Records from a dataset:
- - -

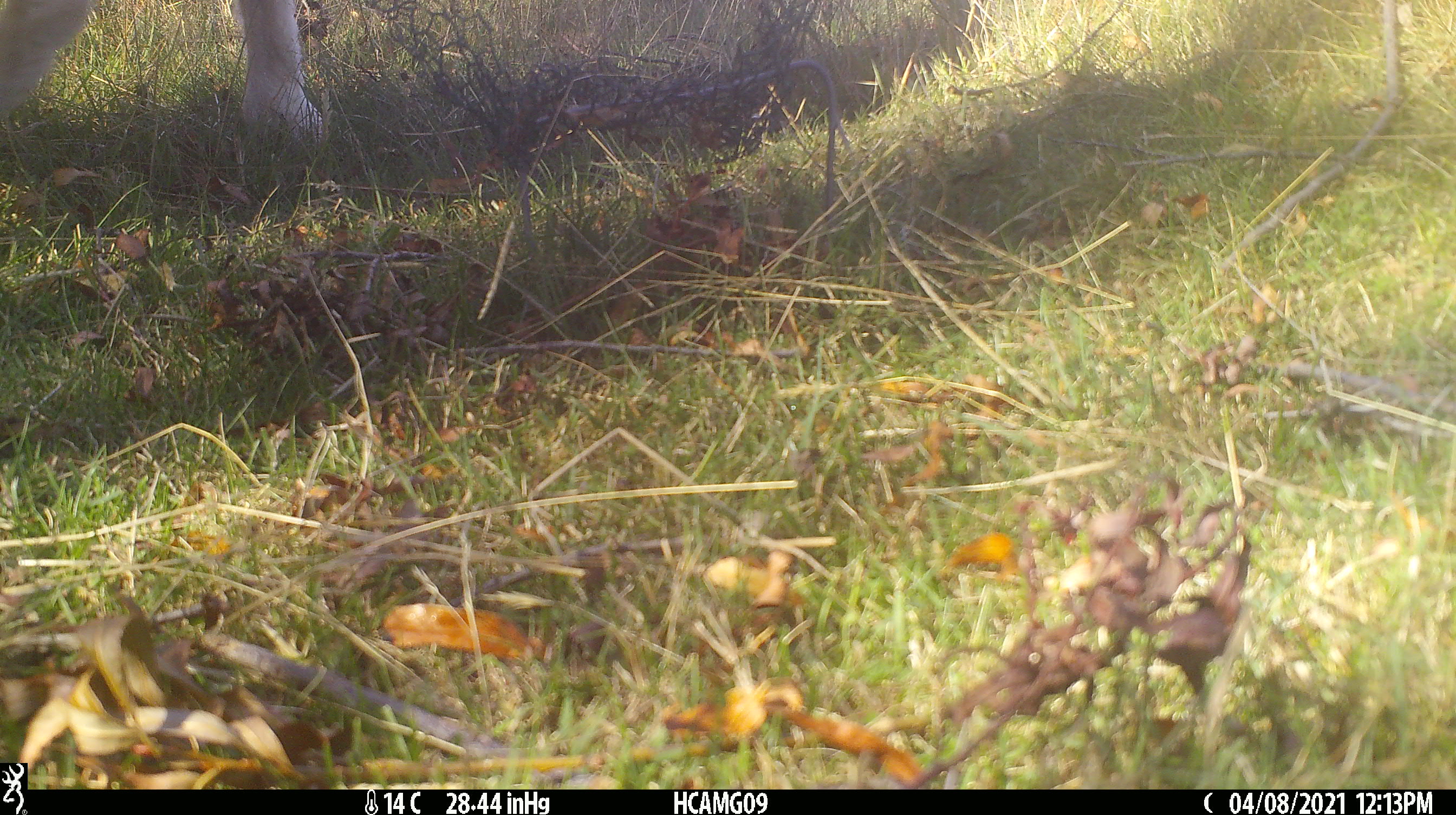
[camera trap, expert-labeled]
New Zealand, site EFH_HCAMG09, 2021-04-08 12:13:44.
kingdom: Animalia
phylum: Chordata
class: Mammalia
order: Artiodactyla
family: Bovidae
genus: Ovis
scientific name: Ovis aries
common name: domestic sheep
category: sheep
Sheep (domestic sheep) (Ovis aries).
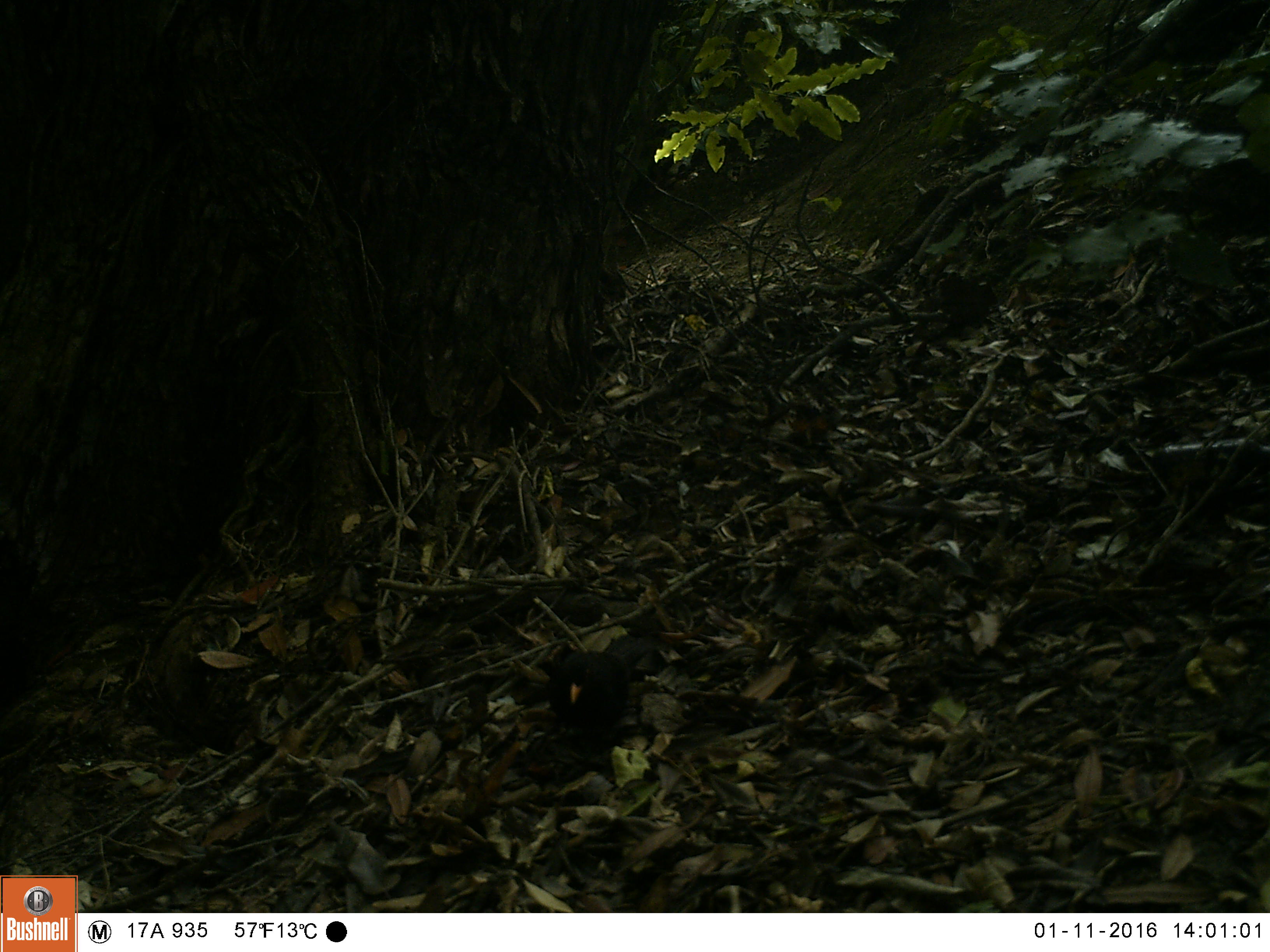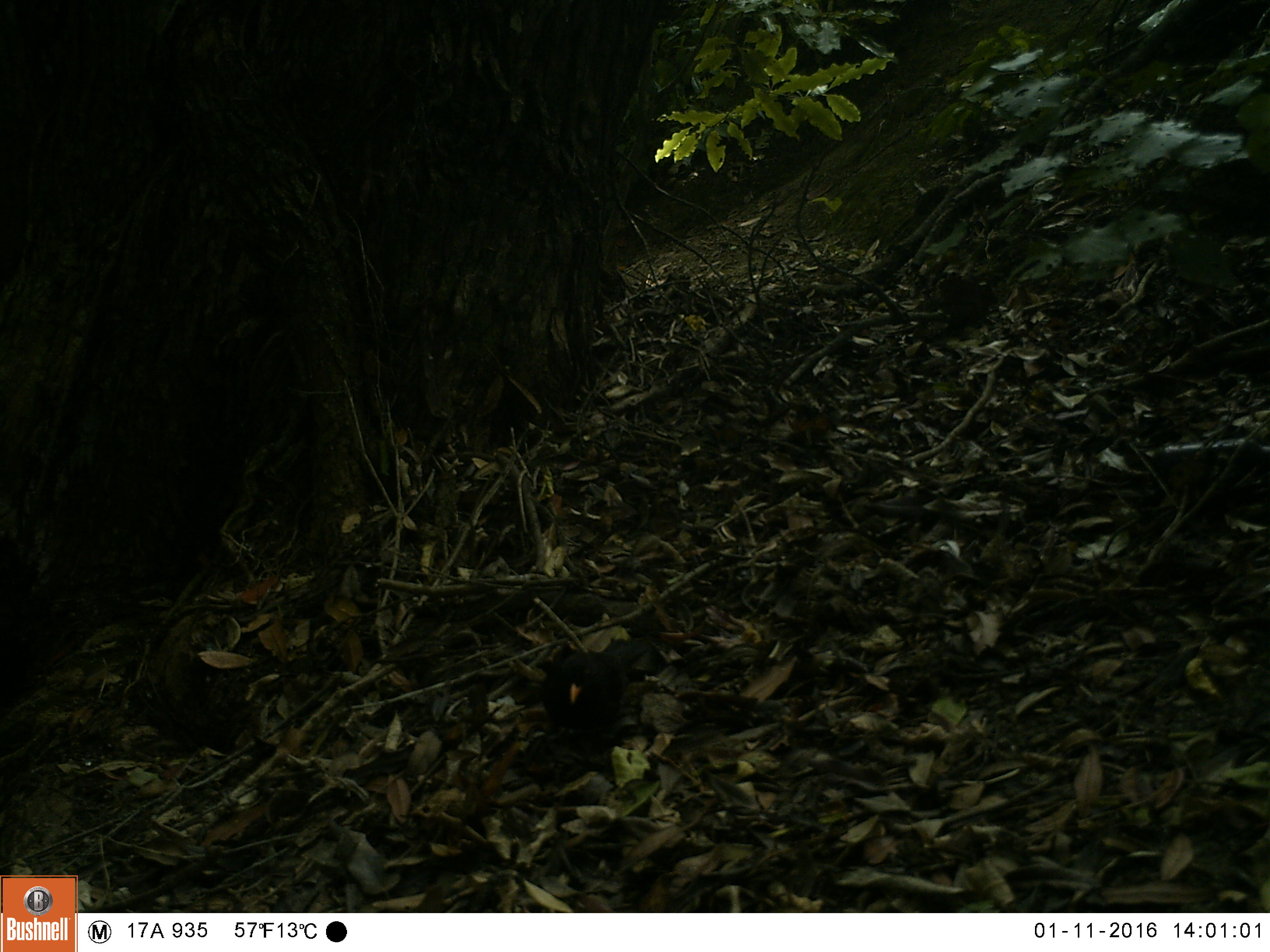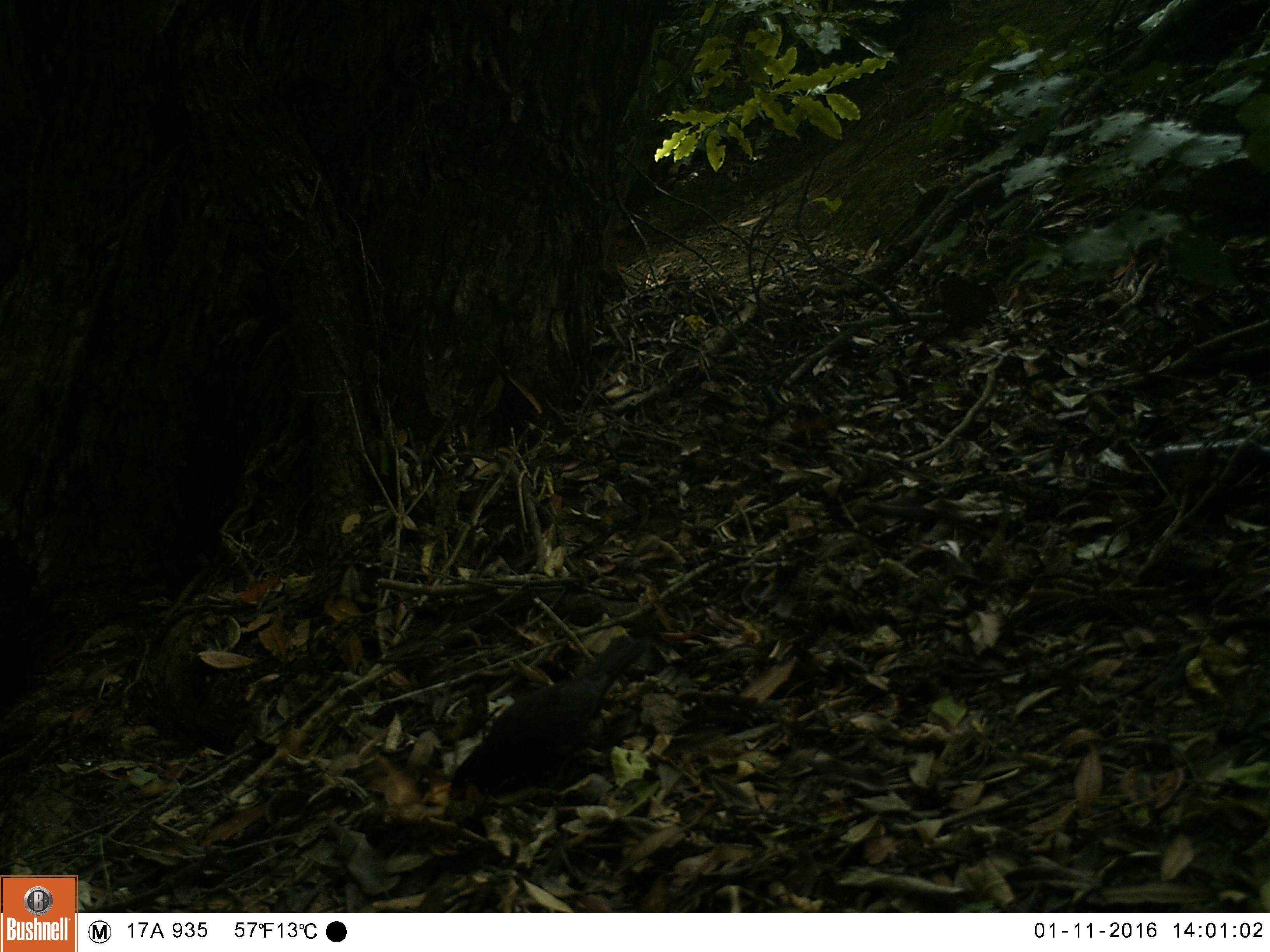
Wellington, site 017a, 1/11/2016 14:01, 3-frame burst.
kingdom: Animalia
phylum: Chordata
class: Aves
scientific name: Aves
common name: bird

- - -

(Task instructions):
Reproduce precisely the lines of the entries above, from the one containing "class: Mammalia" through the final one, both ends included, and omit the pictures.

(Worked solution):
class: Mammalia
order: Artiodactyla
family: Bovidae
genus: Ovis
scientific name: Ovis aries
common name: domestic sheep
category: sheep
Sheep (domestic sheep) (Ovis aries).
Wellington, site 017a, 1/11/2016 14:01, 3-frame burst.
kingdom: Animalia
phylum: Chordata
class: Aves
scientific name: Aves
common name: bird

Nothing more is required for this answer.